Please reproduce the following lines from the records below verbatim: begin at the line containing "Across the balcony" and stop after the line containing "Answer: point 722,487".

Spatial question entries:
===
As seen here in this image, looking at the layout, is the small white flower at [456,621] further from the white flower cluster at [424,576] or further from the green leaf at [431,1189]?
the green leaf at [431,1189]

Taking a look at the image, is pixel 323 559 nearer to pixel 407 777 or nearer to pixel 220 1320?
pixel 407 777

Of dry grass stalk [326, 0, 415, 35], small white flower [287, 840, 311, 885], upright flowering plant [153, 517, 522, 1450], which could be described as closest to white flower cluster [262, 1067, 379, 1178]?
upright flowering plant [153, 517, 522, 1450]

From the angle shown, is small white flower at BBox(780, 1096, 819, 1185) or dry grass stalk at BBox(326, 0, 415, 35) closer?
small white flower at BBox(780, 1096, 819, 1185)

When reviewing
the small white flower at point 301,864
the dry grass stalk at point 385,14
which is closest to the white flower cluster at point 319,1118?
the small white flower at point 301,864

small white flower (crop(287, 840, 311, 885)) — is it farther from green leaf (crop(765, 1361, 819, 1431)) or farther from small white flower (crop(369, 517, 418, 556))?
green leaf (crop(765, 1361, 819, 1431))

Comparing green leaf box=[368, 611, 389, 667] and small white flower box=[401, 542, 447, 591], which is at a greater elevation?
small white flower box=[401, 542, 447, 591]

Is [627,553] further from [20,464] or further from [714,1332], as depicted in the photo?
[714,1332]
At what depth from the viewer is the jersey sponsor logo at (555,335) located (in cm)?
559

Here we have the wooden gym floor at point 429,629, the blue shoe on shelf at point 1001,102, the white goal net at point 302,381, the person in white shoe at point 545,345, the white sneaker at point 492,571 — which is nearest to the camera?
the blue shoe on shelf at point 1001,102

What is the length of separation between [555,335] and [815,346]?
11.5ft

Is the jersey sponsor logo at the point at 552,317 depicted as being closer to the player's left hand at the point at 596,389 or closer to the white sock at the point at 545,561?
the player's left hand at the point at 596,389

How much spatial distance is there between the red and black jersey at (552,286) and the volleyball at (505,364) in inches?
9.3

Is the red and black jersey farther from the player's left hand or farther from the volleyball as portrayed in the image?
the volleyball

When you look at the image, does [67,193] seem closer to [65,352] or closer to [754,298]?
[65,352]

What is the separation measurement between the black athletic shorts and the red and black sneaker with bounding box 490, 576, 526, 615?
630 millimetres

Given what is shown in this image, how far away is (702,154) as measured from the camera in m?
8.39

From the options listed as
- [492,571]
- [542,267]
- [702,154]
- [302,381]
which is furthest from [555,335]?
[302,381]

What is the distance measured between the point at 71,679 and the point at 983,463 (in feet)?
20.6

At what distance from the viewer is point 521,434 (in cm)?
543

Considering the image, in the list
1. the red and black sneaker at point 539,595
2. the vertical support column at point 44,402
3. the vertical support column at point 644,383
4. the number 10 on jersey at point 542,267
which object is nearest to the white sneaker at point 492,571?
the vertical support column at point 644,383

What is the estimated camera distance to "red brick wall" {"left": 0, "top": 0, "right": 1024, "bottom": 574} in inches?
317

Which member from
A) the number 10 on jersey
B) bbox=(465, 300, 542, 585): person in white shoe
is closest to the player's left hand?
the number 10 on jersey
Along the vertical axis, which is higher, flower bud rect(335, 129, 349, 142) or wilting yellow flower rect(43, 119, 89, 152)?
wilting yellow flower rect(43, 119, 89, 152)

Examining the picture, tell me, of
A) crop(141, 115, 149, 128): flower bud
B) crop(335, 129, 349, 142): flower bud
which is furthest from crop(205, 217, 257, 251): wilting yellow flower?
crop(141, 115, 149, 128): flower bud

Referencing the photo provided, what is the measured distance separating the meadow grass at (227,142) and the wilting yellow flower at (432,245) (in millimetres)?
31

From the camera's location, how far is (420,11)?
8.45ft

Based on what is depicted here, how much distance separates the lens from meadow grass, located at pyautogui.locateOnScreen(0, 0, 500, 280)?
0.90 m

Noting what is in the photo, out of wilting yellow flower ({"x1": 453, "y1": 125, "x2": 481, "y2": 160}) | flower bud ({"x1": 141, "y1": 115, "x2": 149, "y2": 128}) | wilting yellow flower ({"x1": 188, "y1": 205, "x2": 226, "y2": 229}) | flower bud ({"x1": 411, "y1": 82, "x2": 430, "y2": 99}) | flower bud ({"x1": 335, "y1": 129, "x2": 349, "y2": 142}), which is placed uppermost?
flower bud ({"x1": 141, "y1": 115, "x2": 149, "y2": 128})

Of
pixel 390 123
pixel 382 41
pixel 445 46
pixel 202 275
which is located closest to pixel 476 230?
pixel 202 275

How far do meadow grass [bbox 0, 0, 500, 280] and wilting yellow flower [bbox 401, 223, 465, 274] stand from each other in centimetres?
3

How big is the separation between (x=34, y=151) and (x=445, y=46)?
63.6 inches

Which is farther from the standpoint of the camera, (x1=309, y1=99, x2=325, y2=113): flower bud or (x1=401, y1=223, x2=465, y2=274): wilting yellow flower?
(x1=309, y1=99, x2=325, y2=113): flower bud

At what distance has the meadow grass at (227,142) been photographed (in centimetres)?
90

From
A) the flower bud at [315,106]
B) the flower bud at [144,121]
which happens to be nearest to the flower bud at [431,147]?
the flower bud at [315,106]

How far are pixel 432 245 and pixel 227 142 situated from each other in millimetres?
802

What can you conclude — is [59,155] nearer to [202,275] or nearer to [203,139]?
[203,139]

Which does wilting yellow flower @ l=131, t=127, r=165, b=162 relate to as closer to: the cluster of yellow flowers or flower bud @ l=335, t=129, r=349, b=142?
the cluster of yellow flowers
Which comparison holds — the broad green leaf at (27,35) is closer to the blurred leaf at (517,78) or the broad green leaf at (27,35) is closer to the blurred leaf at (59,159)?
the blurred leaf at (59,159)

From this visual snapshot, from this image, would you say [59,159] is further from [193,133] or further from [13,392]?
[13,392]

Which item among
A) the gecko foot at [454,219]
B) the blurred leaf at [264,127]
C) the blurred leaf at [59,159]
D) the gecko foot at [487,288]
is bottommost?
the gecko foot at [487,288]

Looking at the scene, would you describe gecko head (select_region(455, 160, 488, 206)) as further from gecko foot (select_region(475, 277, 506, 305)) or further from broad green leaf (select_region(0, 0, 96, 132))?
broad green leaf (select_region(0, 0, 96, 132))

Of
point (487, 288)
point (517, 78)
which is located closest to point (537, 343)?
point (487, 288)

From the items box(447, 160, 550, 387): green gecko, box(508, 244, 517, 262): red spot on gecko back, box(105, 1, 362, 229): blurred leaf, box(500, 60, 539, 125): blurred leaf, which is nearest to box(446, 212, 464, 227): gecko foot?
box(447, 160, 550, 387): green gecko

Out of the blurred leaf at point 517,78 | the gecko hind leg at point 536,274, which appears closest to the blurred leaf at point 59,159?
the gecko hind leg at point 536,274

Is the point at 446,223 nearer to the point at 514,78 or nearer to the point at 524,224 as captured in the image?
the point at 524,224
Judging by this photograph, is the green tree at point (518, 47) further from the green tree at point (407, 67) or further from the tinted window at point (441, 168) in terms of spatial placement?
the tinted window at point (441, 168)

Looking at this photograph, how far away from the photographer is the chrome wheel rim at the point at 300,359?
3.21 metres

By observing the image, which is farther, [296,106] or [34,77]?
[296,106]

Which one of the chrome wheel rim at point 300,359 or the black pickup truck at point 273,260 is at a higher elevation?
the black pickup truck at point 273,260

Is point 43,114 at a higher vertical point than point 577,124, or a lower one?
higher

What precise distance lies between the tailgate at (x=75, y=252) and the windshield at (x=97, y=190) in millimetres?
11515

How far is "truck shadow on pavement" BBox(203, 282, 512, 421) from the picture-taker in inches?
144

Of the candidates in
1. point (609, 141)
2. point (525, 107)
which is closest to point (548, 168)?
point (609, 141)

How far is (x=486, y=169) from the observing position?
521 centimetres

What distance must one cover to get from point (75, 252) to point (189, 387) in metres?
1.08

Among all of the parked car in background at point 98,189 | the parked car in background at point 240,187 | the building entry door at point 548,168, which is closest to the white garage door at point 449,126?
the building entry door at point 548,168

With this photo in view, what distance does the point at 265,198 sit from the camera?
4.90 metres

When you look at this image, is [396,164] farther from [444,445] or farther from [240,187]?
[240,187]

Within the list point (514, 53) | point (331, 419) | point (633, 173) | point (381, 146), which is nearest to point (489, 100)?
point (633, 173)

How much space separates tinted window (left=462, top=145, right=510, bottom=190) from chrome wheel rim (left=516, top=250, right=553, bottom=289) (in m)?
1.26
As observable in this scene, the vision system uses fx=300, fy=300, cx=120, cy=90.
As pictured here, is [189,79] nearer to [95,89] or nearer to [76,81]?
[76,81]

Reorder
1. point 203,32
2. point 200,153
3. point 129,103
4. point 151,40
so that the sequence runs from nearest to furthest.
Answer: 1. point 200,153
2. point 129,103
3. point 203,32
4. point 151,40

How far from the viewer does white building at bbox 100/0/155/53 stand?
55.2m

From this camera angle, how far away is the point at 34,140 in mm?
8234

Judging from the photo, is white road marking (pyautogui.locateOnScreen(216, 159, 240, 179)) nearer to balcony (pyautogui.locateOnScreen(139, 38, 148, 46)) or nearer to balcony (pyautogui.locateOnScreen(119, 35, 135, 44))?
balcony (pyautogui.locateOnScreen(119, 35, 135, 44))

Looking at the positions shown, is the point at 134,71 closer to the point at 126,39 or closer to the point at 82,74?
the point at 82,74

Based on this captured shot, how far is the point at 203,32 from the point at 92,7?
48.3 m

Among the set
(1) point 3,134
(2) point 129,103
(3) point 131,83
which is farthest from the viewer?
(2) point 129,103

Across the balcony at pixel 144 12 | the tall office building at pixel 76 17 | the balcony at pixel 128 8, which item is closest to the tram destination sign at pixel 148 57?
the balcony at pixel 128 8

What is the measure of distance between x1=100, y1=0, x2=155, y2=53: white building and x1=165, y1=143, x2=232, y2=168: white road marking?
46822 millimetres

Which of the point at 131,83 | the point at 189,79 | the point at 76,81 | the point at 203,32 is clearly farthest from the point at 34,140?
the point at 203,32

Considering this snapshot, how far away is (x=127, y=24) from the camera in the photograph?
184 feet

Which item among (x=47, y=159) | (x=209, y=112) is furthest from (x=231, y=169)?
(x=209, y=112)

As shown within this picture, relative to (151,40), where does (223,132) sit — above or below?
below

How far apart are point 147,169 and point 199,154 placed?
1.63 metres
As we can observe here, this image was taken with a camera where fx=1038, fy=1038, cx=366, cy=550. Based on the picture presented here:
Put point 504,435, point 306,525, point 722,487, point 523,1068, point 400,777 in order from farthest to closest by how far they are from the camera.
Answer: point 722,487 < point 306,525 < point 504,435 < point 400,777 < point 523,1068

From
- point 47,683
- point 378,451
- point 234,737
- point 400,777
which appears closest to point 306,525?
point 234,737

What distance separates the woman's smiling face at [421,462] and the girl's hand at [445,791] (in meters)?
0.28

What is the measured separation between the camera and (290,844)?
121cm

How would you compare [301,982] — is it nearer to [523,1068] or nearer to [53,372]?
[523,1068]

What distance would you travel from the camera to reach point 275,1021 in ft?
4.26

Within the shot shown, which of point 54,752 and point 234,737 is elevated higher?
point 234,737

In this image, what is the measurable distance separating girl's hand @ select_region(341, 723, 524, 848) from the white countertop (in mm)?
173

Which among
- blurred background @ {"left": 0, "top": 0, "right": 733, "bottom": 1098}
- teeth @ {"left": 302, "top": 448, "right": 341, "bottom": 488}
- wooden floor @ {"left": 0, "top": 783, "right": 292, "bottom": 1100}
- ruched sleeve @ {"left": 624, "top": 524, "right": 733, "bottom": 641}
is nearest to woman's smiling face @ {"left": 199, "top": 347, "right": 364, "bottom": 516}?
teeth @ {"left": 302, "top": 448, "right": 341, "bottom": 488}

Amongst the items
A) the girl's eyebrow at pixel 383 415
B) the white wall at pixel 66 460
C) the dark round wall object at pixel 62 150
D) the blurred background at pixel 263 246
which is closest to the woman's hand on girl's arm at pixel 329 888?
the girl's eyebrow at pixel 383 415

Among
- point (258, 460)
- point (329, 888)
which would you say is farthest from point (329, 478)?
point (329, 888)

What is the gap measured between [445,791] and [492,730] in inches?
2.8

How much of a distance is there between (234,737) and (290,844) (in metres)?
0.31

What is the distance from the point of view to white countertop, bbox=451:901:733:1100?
===
## RESULT:
Across the balcony at pixel 144 12 | the tall office building at pixel 76 17 | the balcony at pixel 128 8, which item is closest to the tram destination sign at pixel 148 57?
the balcony at pixel 128 8

What is the measure of distance between x1=100, y1=0, x2=155, y2=53: white building and x1=165, y1=143, x2=232, y2=168: white road marking?
46822 millimetres

Which of the point at 131,83 | the point at 189,79 | the point at 76,81 | the point at 203,32 is clearly farthest from the point at 34,140?
the point at 203,32

Considering this snapshot, how far away is (x=127, y=24) from the camera in the photograph?
184 feet

Which item among (x=47, y=159) | (x=209, y=112) is furthest from (x=231, y=169)?
(x=209, y=112)

As shown within this picture, relative to (151,40), where does (223,132) sit — above or below?
below

How far apart are point 147,169 and point 199,154 placed?
1.63 metres
As we can observe here, this image was taken with a camera where fx=1038, fy=1038, cx=366, cy=550. Based on the picture presented here:
Put point 504,435, point 306,525, point 722,487, point 523,1068, point 400,777 in order from farthest to closest by how far they are from the camera.
Answer: point 722,487 < point 306,525 < point 504,435 < point 400,777 < point 523,1068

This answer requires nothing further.